The other votes I could almost group into 3 buckets:
  • Those that think names need to be distinct and don't like mapping, or bundling, either.
  • Those that think there's a linguistic difference and support is necessary, yet like mapping. This includes people who would bundle, so it's not clear to me if PVALID is voted to support the character, or because differentiation is necessary.
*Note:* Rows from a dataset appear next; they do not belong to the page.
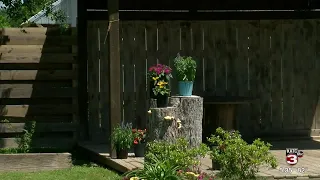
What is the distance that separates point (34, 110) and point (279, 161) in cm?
449

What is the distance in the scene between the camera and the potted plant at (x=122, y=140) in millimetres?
9180

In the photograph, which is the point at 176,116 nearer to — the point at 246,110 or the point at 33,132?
the point at 33,132

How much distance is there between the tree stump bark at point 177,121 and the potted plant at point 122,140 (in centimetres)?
111

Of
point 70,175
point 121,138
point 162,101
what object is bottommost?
point 70,175

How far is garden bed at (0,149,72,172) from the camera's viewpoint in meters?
9.34

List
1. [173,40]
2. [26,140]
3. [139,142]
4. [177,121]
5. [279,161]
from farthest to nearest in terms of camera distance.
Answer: [173,40]
[26,140]
[139,142]
[279,161]
[177,121]

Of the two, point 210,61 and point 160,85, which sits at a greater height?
point 210,61

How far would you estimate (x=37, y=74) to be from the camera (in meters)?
11.3

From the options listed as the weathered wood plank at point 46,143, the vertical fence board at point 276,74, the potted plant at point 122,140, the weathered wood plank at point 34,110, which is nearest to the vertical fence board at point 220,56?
the vertical fence board at point 276,74

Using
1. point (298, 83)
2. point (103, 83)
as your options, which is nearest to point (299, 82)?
point (298, 83)

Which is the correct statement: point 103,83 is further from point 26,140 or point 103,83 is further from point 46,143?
point 26,140

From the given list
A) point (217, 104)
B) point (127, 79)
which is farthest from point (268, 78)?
point (127, 79)

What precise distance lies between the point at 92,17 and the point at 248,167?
5.53 metres

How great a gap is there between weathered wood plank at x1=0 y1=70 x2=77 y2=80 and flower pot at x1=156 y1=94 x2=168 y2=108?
3270 millimetres
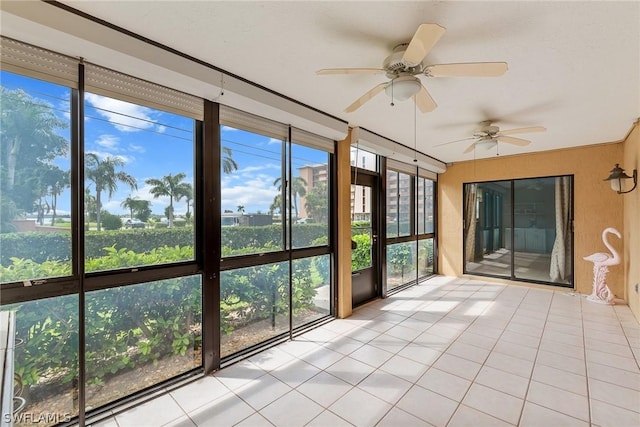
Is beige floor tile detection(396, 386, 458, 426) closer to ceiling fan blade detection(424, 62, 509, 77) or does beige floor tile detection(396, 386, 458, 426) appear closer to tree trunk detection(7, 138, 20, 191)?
ceiling fan blade detection(424, 62, 509, 77)

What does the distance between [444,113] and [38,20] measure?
341cm

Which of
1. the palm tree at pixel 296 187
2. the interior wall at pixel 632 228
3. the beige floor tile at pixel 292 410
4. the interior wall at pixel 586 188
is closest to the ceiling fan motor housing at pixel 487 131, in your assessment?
the interior wall at pixel 632 228

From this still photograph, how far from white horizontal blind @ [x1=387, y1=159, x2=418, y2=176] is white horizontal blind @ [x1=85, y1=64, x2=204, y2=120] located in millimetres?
3218

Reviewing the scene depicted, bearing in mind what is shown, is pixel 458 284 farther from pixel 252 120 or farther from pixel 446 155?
pixel 252 120

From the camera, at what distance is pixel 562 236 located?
490 cm

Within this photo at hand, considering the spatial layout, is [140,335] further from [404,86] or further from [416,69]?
[416,69]

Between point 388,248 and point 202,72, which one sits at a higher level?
point 202,72

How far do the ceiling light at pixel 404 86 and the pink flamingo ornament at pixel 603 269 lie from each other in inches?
171

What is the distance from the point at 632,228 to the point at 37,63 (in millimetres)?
6401

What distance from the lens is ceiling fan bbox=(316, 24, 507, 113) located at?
149 cm

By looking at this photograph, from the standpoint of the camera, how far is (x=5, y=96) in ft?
5.24

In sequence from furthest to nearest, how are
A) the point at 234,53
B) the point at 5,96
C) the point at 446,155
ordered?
1. the point at 446,155
2. the point at 234,53
3. the point at 5,96

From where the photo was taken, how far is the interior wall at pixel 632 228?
345 centimetres

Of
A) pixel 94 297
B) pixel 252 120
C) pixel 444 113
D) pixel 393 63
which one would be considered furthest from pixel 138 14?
pixel 444 113
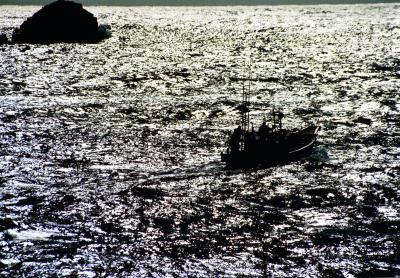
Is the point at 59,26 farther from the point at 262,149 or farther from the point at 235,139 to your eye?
the point at 262,149

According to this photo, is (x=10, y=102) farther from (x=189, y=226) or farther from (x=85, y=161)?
(x=189, y=226)

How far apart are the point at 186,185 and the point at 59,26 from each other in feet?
276

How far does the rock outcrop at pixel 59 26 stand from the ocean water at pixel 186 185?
3761cm

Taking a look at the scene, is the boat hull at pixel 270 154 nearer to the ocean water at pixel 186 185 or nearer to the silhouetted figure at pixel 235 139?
the silhouetted figure at pixel 235 139

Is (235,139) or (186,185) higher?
(235,139)

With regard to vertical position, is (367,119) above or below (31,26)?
below

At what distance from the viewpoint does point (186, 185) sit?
26.1 m

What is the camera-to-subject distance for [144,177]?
27234 mm

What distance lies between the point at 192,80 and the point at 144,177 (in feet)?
124

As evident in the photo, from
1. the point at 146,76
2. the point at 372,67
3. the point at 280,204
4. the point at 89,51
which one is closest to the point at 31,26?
the point at 89,51

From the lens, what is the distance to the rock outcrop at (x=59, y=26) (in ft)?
305

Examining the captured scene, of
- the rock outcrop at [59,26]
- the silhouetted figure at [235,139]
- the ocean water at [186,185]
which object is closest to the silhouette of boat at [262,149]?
the silhouetted figure at [235,139]

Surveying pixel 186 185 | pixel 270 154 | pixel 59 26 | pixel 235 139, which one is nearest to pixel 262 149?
pixel 270 154

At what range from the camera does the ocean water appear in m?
18.5
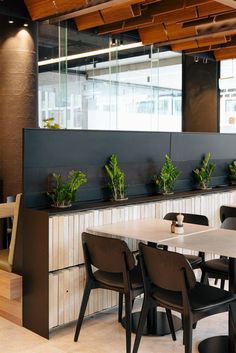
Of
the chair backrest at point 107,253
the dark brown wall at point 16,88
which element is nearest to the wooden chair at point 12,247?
the chair backrest at point 107,253

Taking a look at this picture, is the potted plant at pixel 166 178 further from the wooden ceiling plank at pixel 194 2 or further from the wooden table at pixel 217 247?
the wooden ceiling plank at pixel 194 2

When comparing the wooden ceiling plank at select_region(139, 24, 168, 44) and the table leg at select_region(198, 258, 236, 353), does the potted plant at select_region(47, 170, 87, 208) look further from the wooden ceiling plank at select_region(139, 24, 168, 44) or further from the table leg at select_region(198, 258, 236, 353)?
the wooden ceiling plank at select_region(139, 24, 168, 44)

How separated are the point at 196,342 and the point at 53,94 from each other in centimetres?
402

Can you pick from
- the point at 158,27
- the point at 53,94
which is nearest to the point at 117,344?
the point at 53,94

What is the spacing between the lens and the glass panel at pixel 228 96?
26.9 feet

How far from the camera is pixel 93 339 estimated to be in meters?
3.74

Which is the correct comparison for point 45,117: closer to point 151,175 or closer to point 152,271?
point 151,175

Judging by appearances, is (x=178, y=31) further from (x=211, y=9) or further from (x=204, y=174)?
(x=204, y=174)

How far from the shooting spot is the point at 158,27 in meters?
6.57

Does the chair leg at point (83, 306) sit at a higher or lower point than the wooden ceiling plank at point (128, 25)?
lower

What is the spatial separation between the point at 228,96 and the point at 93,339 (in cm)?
568

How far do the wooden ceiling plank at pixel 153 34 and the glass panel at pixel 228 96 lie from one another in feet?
6.45

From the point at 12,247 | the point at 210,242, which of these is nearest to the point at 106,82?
the point at 12,247

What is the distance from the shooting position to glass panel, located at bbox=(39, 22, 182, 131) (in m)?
6.46
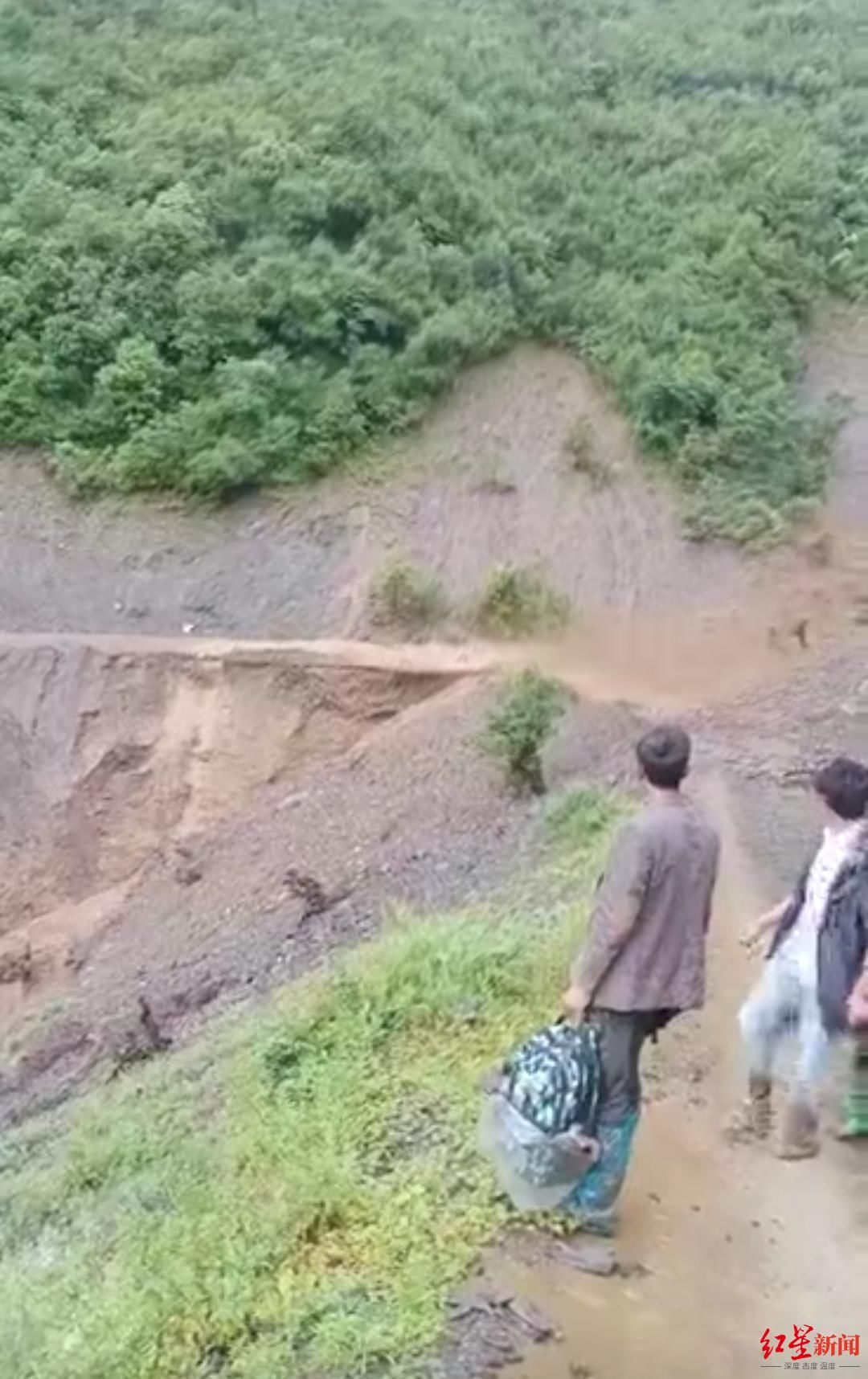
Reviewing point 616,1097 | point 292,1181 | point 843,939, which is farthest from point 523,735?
point 616,1097

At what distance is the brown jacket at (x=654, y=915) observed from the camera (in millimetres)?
5688

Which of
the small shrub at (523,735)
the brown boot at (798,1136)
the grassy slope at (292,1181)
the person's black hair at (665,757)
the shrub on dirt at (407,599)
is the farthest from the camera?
the shrub on dirt at (407,599)

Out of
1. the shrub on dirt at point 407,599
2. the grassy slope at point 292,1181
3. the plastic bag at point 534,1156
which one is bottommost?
the shrub on dirt at point 407,599

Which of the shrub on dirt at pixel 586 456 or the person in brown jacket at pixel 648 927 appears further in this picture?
the shrub on dirt at pixel 586 456

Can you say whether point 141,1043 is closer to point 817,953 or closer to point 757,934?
point 757,934

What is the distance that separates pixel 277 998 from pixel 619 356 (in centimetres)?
1228

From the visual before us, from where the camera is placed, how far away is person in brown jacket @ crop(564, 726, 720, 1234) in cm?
568

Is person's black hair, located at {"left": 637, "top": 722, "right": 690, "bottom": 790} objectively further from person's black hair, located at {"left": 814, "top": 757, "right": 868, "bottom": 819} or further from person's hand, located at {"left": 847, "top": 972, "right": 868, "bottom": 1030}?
person's hand, located at {"left": 847, "top": 972, "right": 868, "bottom": 1030}

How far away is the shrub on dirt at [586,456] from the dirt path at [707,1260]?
12710 mm

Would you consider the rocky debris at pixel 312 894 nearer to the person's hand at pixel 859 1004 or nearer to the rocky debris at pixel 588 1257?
the rocky debris at pixel 588 1257

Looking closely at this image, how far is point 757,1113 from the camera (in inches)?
267

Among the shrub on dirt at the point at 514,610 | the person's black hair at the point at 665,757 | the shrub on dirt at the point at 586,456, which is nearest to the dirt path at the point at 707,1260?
the person's black hair at the point at 665,757

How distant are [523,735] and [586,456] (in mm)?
7164

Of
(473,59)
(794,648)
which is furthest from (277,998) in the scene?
(473,59)
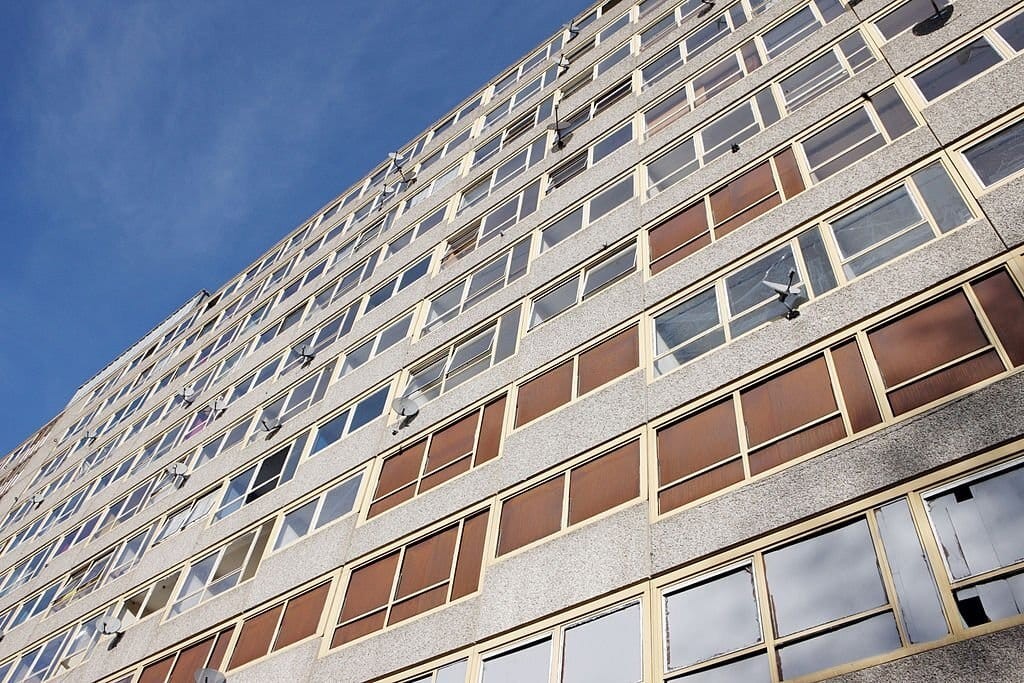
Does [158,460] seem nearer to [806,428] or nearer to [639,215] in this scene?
[639,215]

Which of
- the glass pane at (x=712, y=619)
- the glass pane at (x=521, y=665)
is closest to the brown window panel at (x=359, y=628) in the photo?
the glass pane at (x=521, y=665)

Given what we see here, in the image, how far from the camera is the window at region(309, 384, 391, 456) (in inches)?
688

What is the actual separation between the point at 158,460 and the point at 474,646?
17525mm

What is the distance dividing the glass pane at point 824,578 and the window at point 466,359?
299 inches

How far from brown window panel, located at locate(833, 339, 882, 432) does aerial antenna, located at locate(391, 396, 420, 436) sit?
26.1ft

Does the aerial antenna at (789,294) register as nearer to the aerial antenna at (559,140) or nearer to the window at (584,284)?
the window at (584,284)

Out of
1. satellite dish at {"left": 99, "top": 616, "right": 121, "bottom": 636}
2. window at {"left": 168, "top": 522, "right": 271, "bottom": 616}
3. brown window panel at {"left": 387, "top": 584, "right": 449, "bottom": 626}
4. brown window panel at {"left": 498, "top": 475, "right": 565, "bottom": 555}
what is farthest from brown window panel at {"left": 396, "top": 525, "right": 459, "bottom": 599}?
satellite dish at {"left": 99, "top": 616, "right": 121, "bottom": 636}

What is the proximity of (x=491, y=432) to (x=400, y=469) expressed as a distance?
83.1 inches

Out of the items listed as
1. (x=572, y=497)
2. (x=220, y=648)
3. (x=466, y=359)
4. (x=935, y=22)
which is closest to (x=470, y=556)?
(x=572, y=497)

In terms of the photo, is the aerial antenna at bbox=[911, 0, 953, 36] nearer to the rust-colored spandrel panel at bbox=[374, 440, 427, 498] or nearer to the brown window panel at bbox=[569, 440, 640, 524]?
the brown window panel at bbox=[569, 440, 640, 524]

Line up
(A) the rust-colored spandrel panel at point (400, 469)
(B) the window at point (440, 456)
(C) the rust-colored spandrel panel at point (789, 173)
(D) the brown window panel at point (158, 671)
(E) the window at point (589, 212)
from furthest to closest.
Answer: (E) the window at point (589, 212) → (D) the brown window panel at point (158, 671) → (A) the rust-colored spandrel panel at point (400, 469) → (B) the window at point (440, 456) → (C) the rust-colored spandrel panel at point (789, 173)

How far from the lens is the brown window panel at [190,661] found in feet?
50.5

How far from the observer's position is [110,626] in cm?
1812

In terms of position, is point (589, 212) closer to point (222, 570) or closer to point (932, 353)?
point (932, 353)
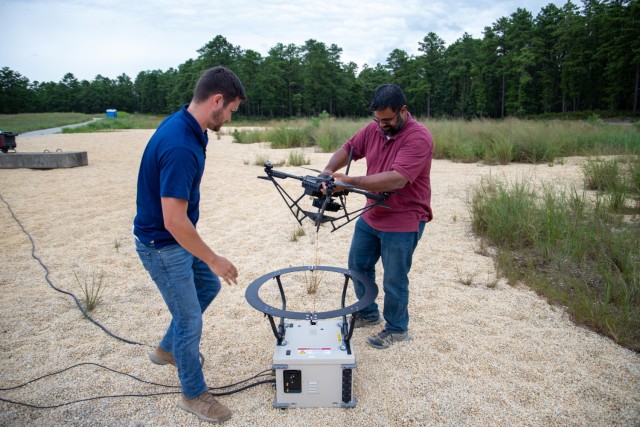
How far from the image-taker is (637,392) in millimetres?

Bundling seems to be at odds with the need for differentiation.
  • Those who think the proper presentation is needed, yet think that some sort of enforced bundling, or mapping, is not harmful, and is important for compatibility.
These groups seem to also have different perspectives, and areas of expertise (all valid), so it concerns me that strictly counting numbers might ignore one perspective or area of expertise."


The main idea seems to be that a 25 vs. 4 feed-back addressing the French language requirements should actually be read as a nill to 3 expertise opposing it.




NB: france@large does not take "Ecole" and "ecole" as a paradigme. Project.FRA uses to express the difficulty in explaining that two .fra domain names of which the othotypography would clearly differentiate the meaning would however either be read as "State" or as "status". This would represent a semantically non-acceptable loss of meaning. This would therefore prevent the Internet DNS to be interoperable with the generalized intertechnology Semantic Address System (SAS), that Project.FRA and other Internet multilinguistic projects are jointly exploring.